TEXT SEGMENT:
*** Begin section ***
Magic Yellow Jumpsuit - An Interview With The Polish Ambassador

in

The Polish Ambassador composes music that is a pleasure for your ears and a sensory experience for your mind and body. He has been compared to many top electronic artists as having an irresistibly danceable beat, and that is spot on…his music is fun, and catchy, and downright awesome.

I dunno, there may just be something magical in that yellow jumpsuit he wears. I asked TPA a variety of weird questions, and he, in turn, gave me a variety of surreal answers. So, check out his music, read this, and then check out more of his music.

Interview by Peggy Mintun

-
What has been your favorite spot on Earth to visit…and why?
*** End section ***
DATA SHOWN:
*** Begin section ***
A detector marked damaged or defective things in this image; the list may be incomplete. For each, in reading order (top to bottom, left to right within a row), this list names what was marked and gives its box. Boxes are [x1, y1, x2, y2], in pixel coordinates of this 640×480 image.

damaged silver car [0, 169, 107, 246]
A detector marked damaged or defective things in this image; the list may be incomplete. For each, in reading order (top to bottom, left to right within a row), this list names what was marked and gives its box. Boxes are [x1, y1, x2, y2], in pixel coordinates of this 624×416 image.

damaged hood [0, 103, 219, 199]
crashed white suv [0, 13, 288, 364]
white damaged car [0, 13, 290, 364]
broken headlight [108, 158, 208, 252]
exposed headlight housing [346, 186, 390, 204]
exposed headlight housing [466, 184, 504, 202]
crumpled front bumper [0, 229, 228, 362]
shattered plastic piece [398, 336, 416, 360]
*** End section ***
*** Begin section ***
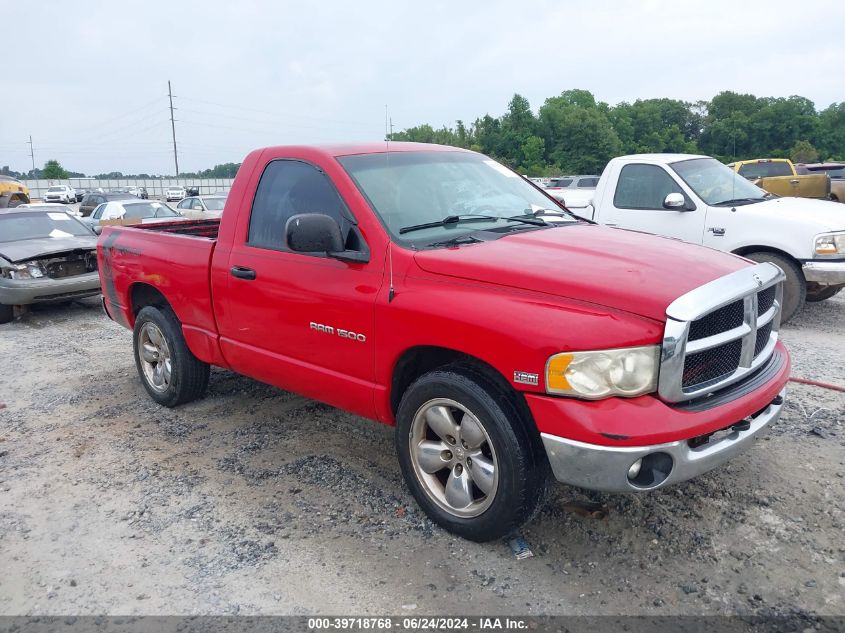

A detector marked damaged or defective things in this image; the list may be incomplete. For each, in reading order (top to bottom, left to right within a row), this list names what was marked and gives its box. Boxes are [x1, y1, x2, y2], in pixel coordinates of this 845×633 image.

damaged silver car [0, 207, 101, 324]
*** End section ***
*** Begin section ***
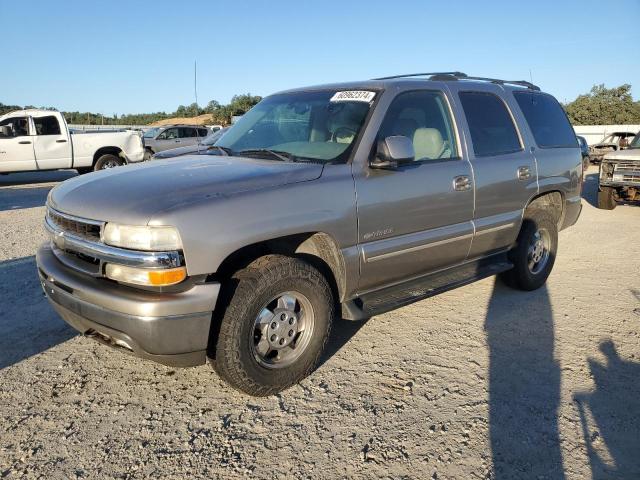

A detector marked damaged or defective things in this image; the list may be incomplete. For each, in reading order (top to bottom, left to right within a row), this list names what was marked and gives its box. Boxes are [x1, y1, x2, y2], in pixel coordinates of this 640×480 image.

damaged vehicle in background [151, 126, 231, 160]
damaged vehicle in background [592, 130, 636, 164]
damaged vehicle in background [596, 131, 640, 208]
*** End section ***
TASK BRIEF:
Reproduce the stretch of the Polish Ambassador interview from "Magic Yellow Jumpsuit" through "of his music.".

THE ANSWER:
Magic Yellow Jumpsuit - An Interview With The Polish Ambassador

in

The Polish Ambassador composes music that is a pleasure for your ears and a sensory experience for your mind and body. He has been compared to many top electronic artists as having an irresistibly danceable beat, and that is spot on…his music is fun, and catchy, and downright awesome.

I dunno, there may just be something magical in that yellow jumpsuit he wears. I asked TPA a variety of weird questions, and he, in turn, gave me a variety of surreal answers. So, check out his music, read this, and then check out more of his music.